Web page caption snippets
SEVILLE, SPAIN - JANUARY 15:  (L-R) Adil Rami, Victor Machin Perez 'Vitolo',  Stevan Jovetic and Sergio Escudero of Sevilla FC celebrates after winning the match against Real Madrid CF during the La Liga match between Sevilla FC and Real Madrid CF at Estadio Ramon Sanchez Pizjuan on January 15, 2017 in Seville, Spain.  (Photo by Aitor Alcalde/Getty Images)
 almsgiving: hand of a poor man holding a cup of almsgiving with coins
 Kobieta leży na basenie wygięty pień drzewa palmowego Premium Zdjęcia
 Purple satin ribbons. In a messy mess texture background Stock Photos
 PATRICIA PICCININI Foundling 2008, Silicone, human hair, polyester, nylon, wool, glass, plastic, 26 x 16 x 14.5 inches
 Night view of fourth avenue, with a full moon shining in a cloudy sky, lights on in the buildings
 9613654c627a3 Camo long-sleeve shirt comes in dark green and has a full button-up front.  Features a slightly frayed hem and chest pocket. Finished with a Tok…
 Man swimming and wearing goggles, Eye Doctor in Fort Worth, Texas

=== What to produce ===
If a line of the entries holds the word "full", copy it out.

=== Answer for the task ===
 Night view of fourth avenue, with a full moon shining in a cloudy sky, lights on in the buildings
 9613654c627a3 Camo long-sleeve shirt comes in dark green and has a full button-up front.  Features a slightly frayed hem and chest pocket. Finished with a Tok…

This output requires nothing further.